Slave Cemetery Discovered at Kingsley Plantation | News
JACKSONVILLE, Fla. -- After nearly 175 years hidden in unmarked graves, the remains of six African slaves have been discovered at Kingsley Plantation on Fort George Island.
"This discovery is nothing short of momentous," said Barbara Goodman, Timucuan Ecological and Historic Preserve superintendent.
"The fact that we can now definitively say that we have found this remarkable heritage site is very significant."
The site was found near the ruins of the slave quarters, just off the main road that leads to the plantation house.
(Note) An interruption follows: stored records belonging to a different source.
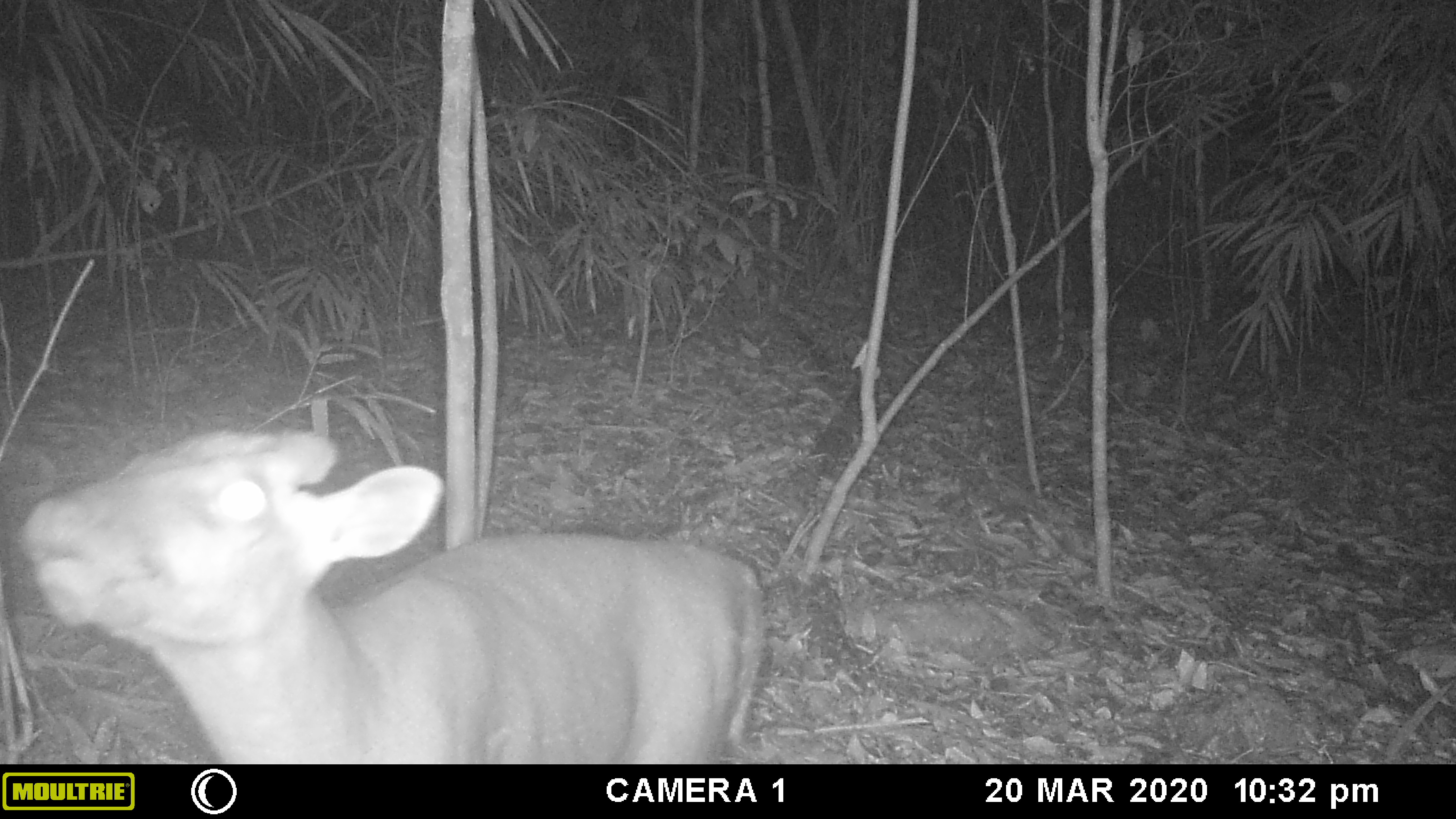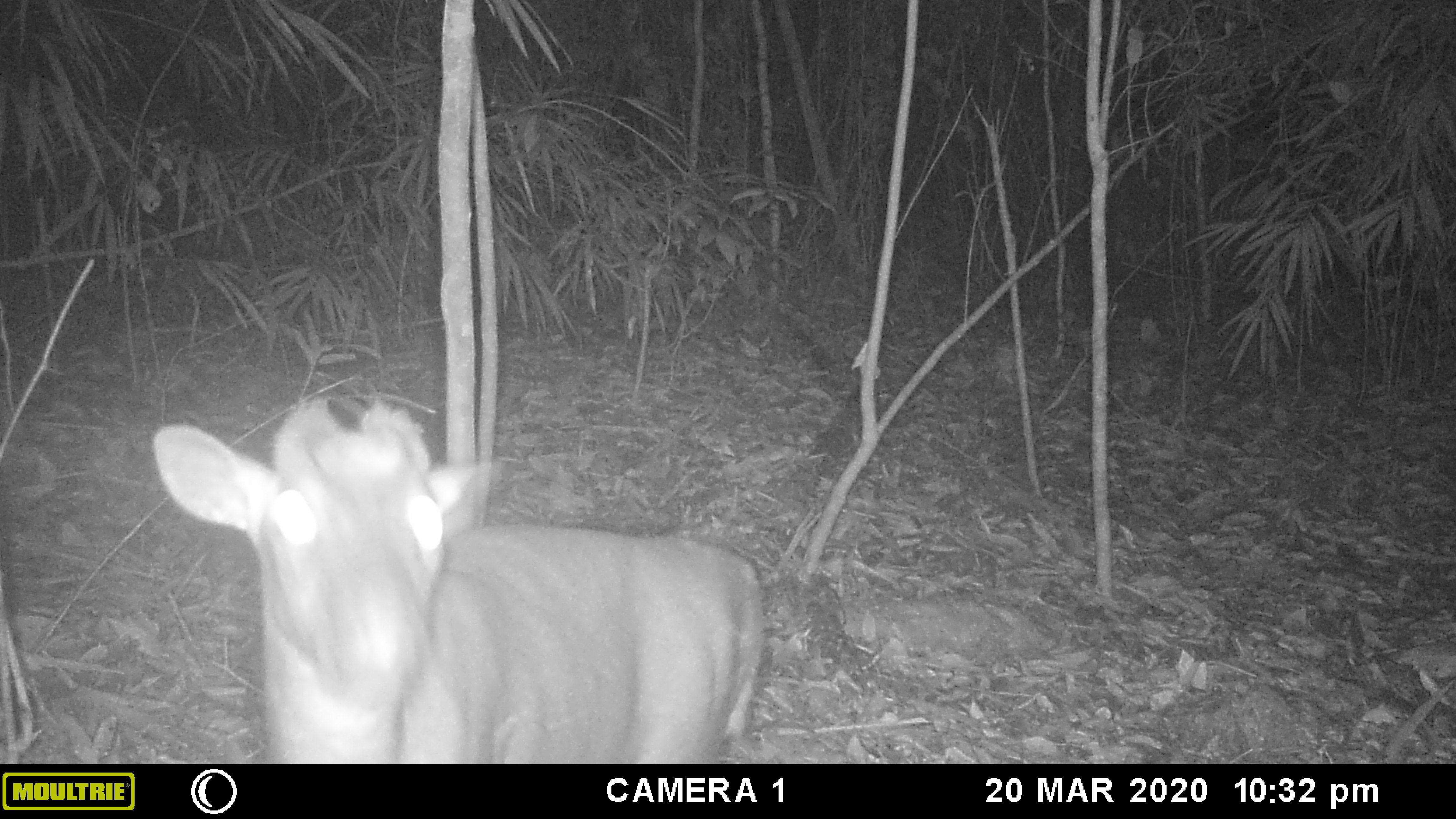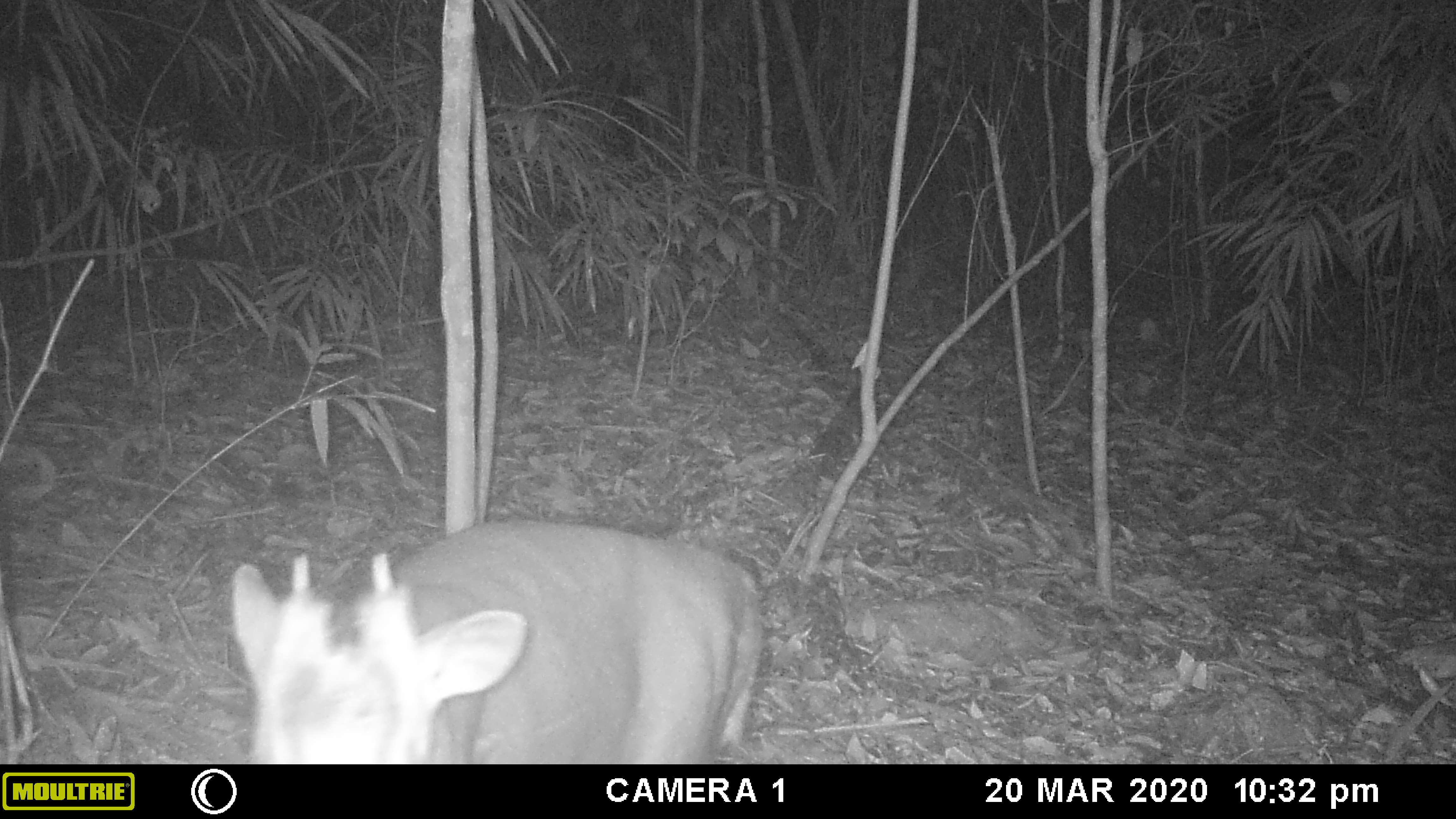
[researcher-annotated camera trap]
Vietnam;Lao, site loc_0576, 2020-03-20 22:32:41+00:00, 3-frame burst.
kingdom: Animalia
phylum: Chordata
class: Mammalia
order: Artiodactyla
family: Cervidae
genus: Muntiacus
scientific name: Muntiacus rooseveltorum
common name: roosevelt's muntjac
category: roosevelts muntjac group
Roosevelts muntjac group (roosevelt's muntjac) (Muntiacus rooseveltorum). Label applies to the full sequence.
James Davidson worked with the University of Florida archaeological field school at Kingsley Plantation during the summer of 2010 when the original discovery was made.
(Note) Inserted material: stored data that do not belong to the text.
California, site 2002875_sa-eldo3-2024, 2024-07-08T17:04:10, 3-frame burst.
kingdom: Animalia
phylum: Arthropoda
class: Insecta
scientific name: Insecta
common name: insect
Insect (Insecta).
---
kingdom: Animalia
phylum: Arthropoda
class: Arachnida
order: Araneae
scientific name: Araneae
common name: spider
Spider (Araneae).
"We didn't stumble over this by accident like so many of these discoveries," Davidson said. "We had reason to believe this was here for a long time."
The plantation got its name from Zephaniah Kingsley, a slave trader who owned the land in the 1800s. Kingsley married one of his slaves, and freed her and her three children.
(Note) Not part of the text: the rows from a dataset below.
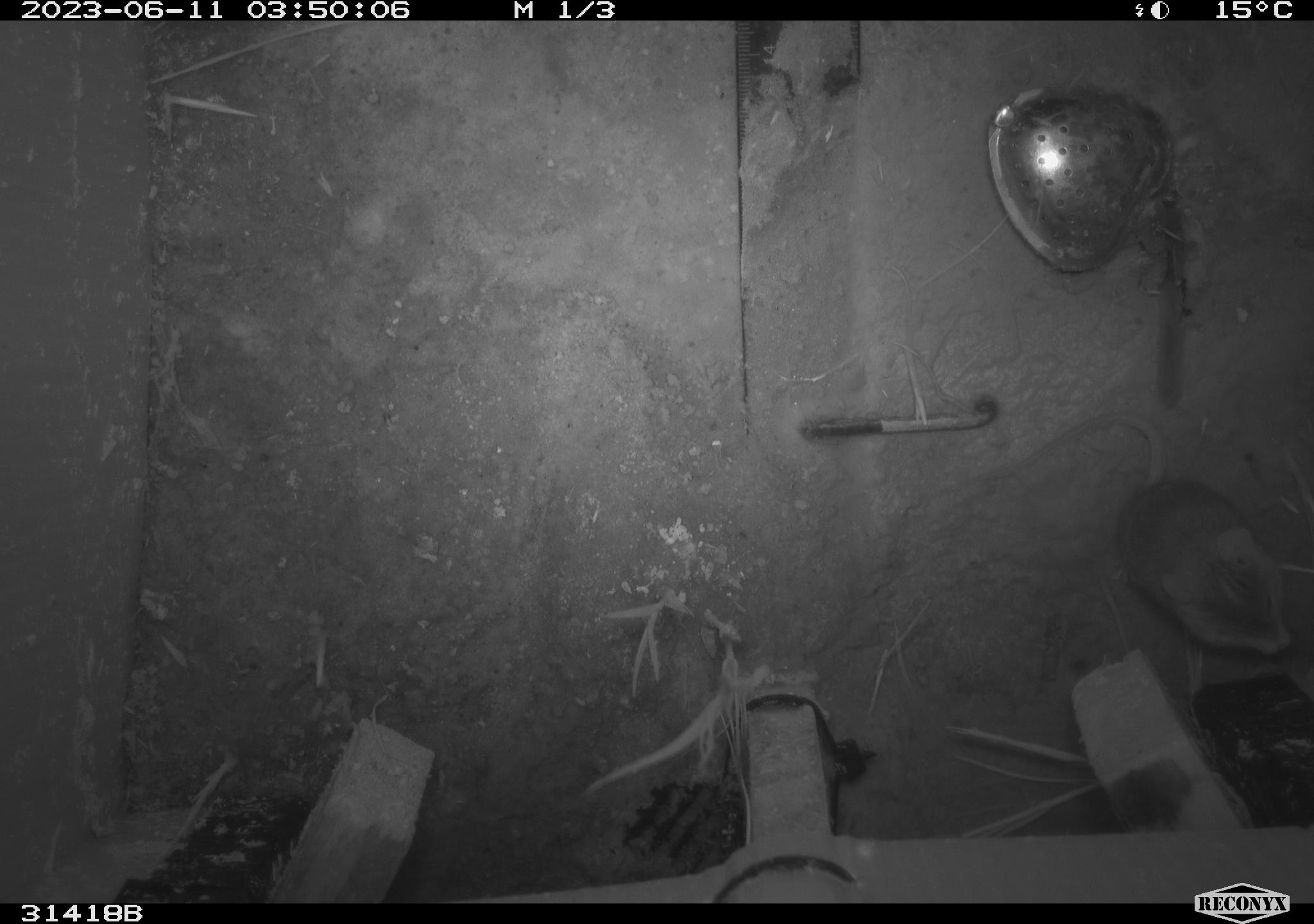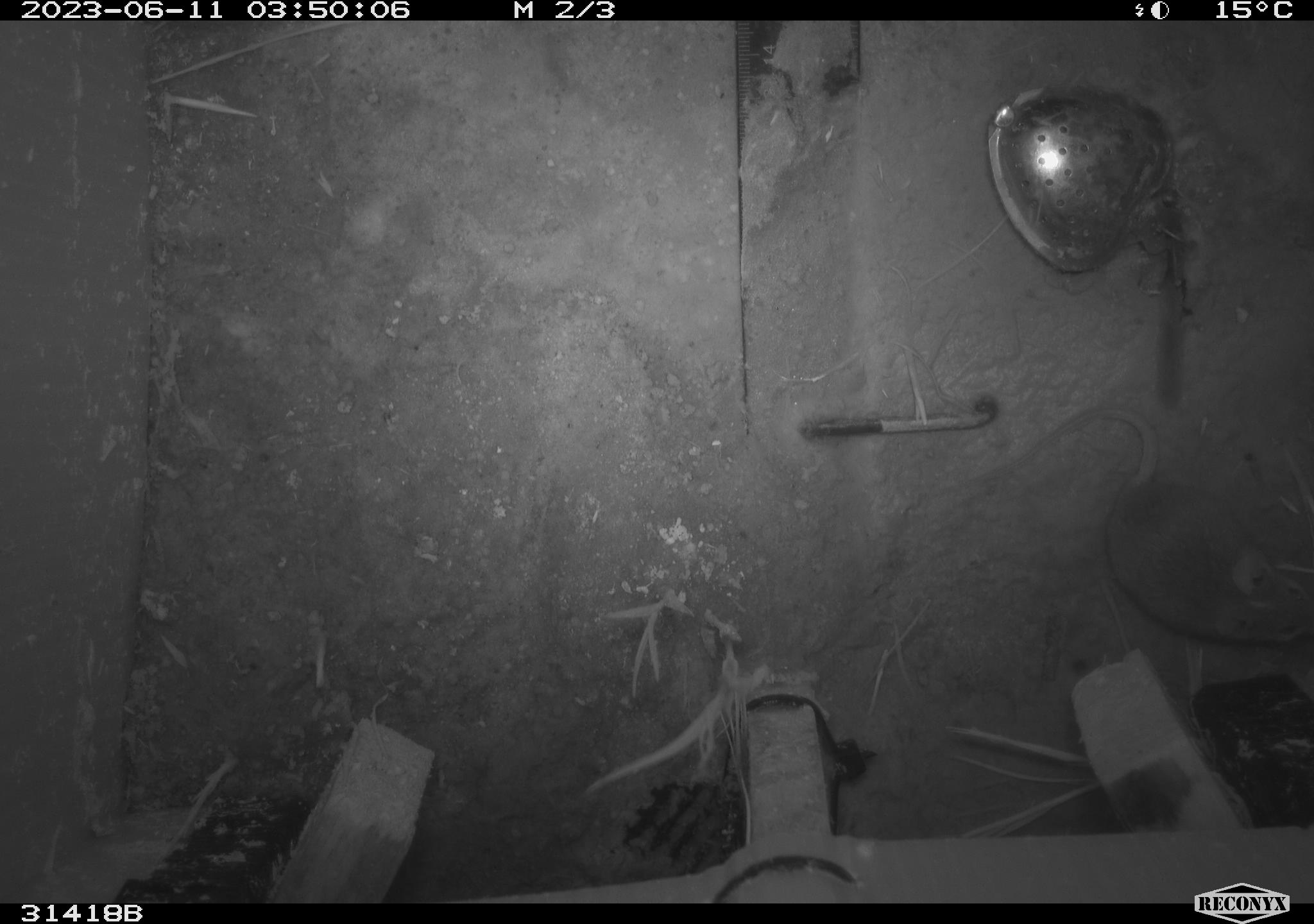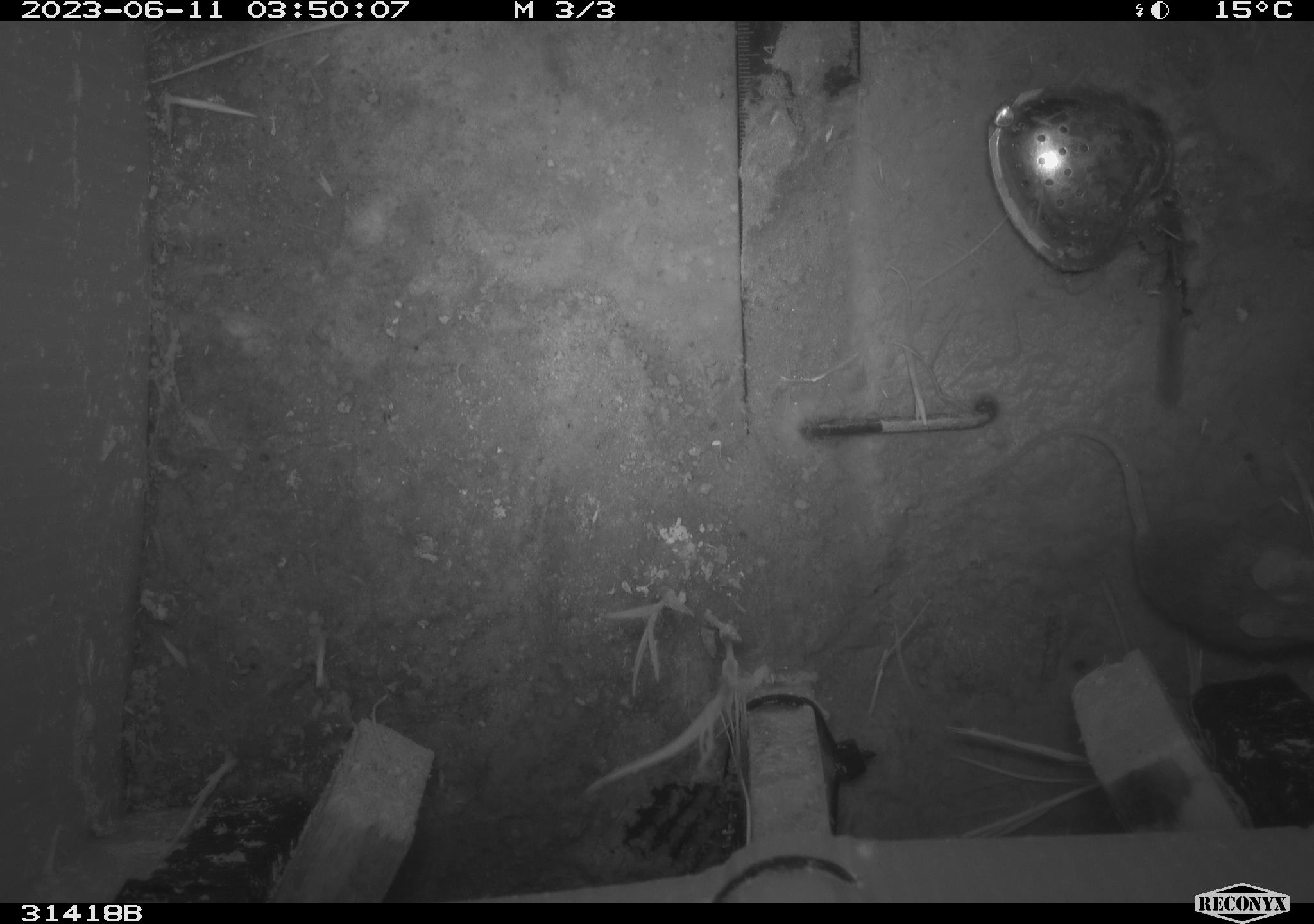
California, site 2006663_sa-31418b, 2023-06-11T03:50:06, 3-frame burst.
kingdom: Animalia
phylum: Chordata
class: Mammalia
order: Rodentia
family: Cricetidae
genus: Peromyscus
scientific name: Peromyscus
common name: deer mice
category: peromyscus species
A direct descendant of Kingsley, Dr. Johnnetta Cole was there for the presentation Thursday.
"My ancestral roots are so deeply planted in this place," she said.
"You can't know where you're going if you don't know where you've been," she said. "This discovery of an African burial ground, a burial ground of enslaved people, helps us to understand where all of us have been and now where and how we can go forward."
On Saturday, park rangers and the park archaeologist will lead guided tours of the grounds of Kingsley Plantations and the cemetery.